● WHAT THE TASK REQUIRES
The string "name" appears in some lines of the entries that follow; copy each such line.
- Opening Delimiter -
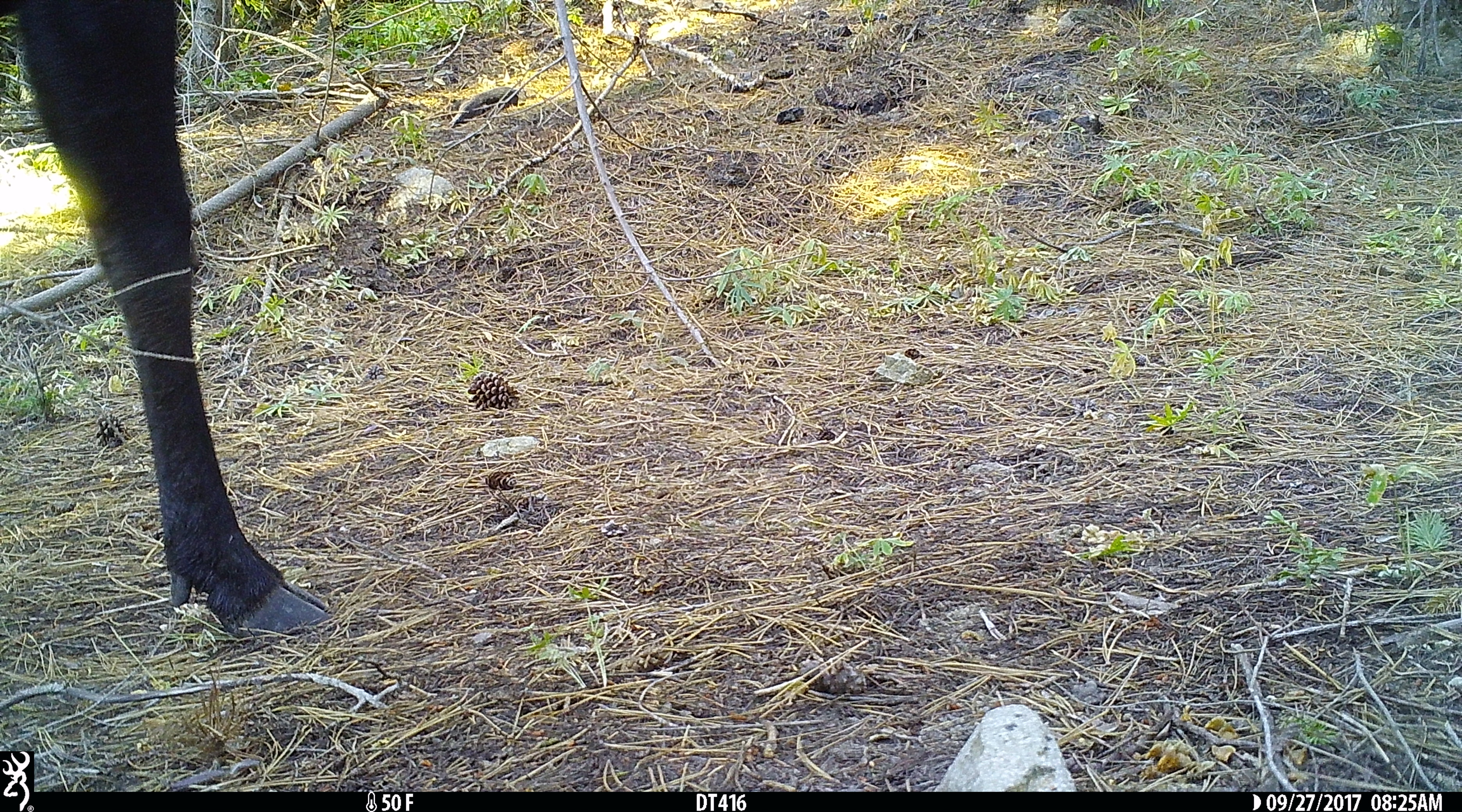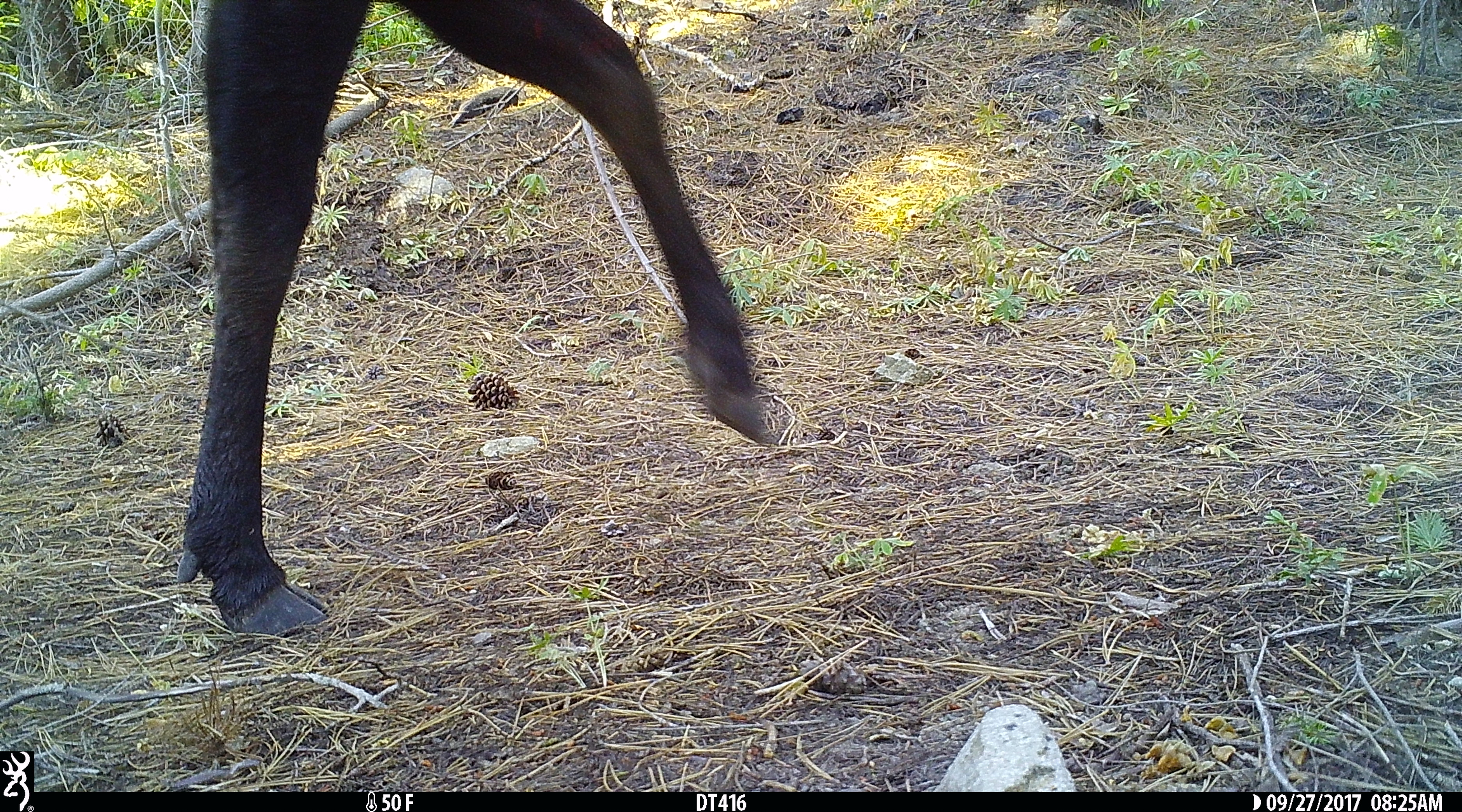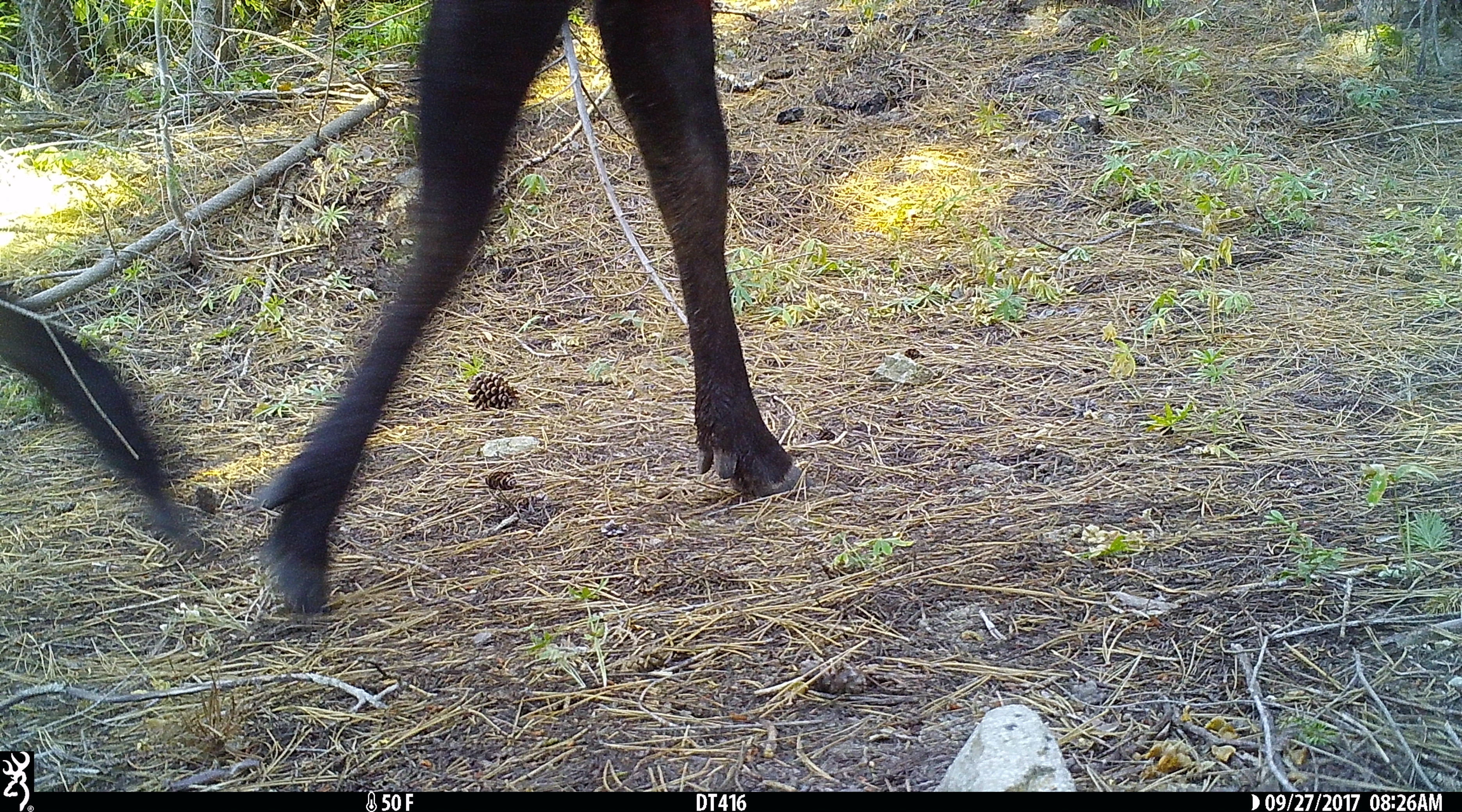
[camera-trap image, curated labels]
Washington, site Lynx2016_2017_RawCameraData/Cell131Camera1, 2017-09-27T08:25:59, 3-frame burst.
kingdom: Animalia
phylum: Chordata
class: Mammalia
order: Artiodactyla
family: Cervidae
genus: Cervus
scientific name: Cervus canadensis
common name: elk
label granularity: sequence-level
- Closing Delimiter -
- Opening Delimiter -
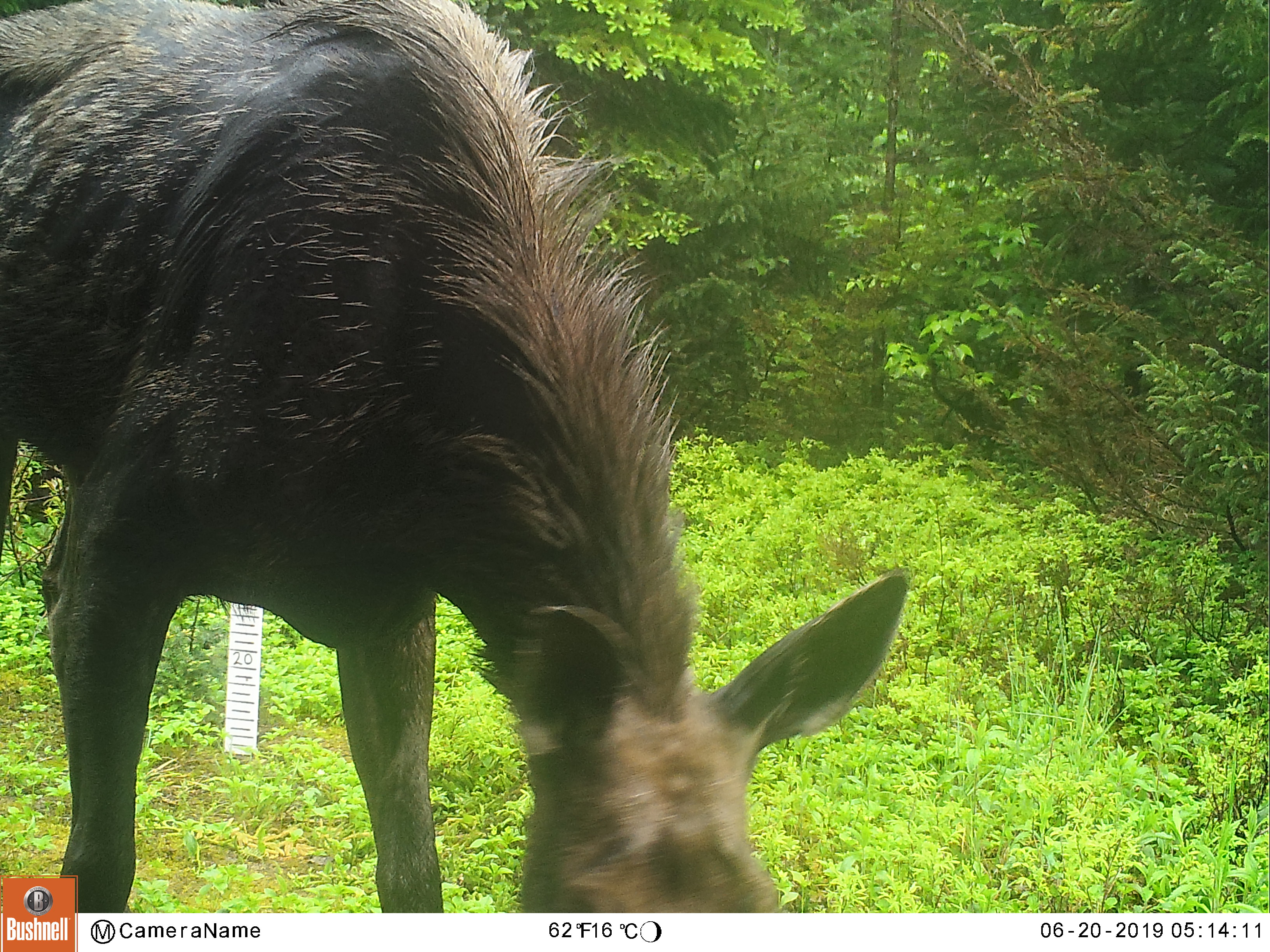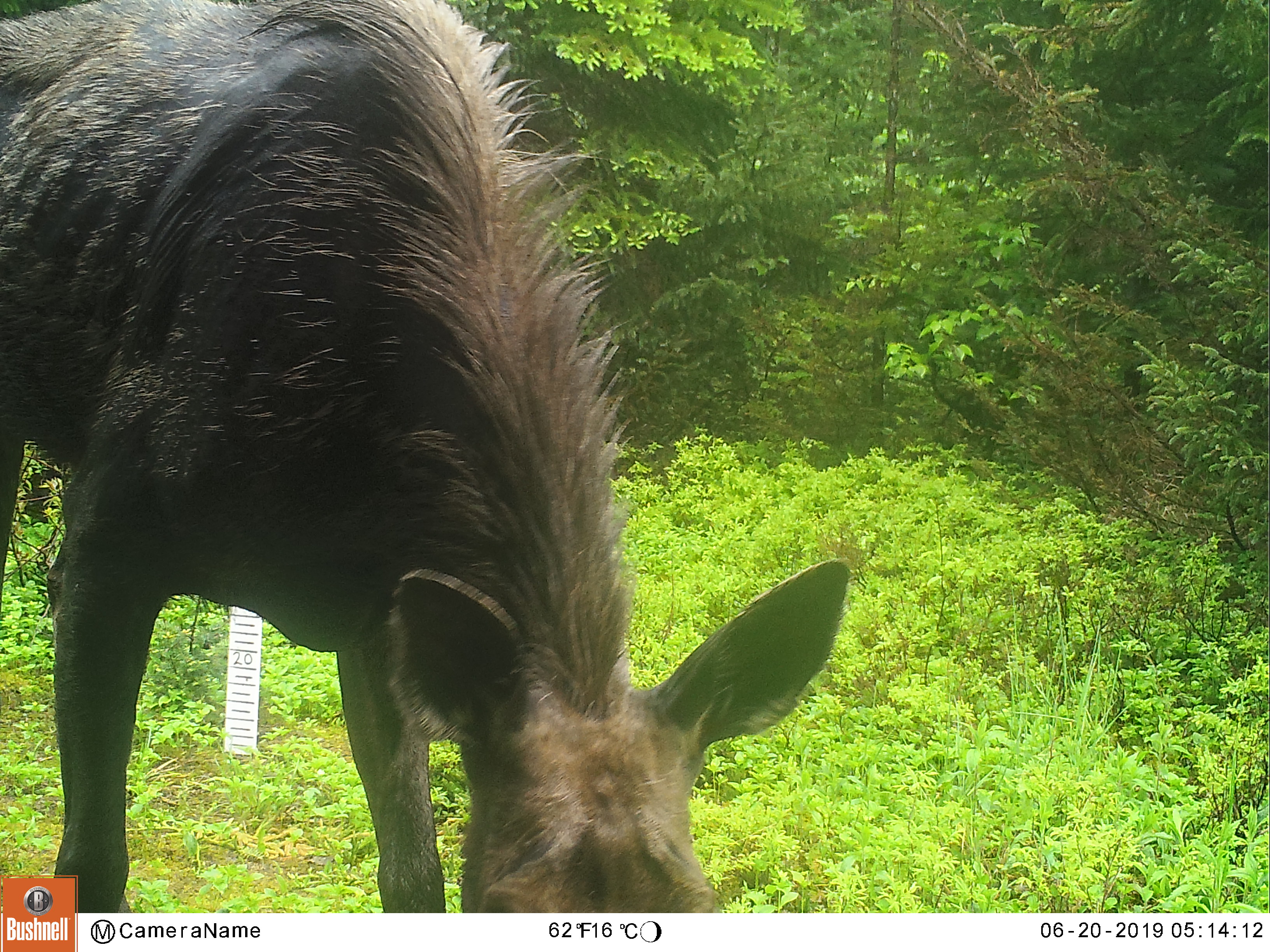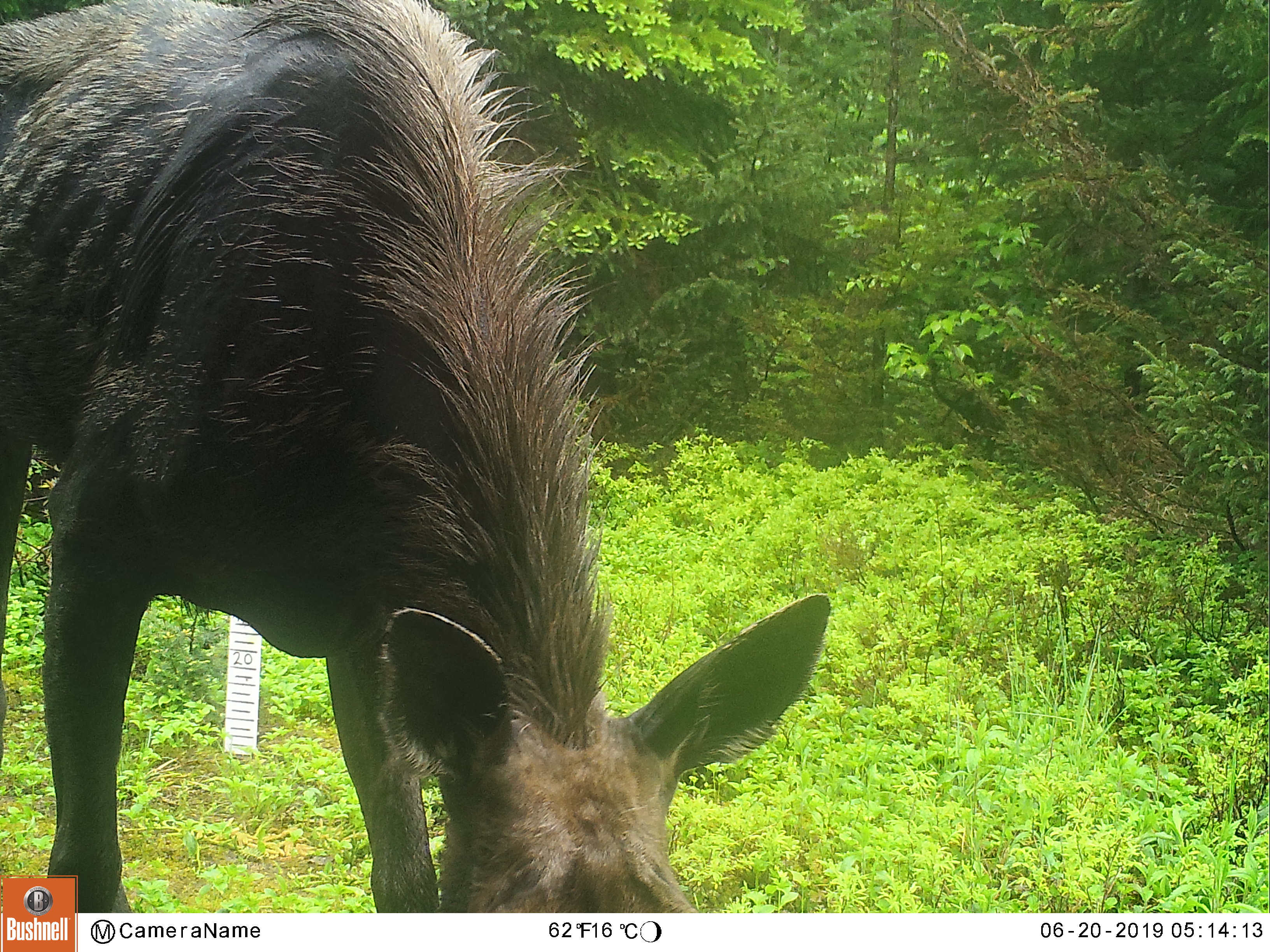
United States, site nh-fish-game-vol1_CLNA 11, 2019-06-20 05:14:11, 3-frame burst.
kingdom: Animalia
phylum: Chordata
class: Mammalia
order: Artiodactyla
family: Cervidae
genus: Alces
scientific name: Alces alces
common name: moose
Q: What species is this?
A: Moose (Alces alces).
- Closing Delimiter -
● RESULT FOR THIS TASK
scientific name: Cervus canadensis
common name: elk
scientific name: Alces alces
common name: moose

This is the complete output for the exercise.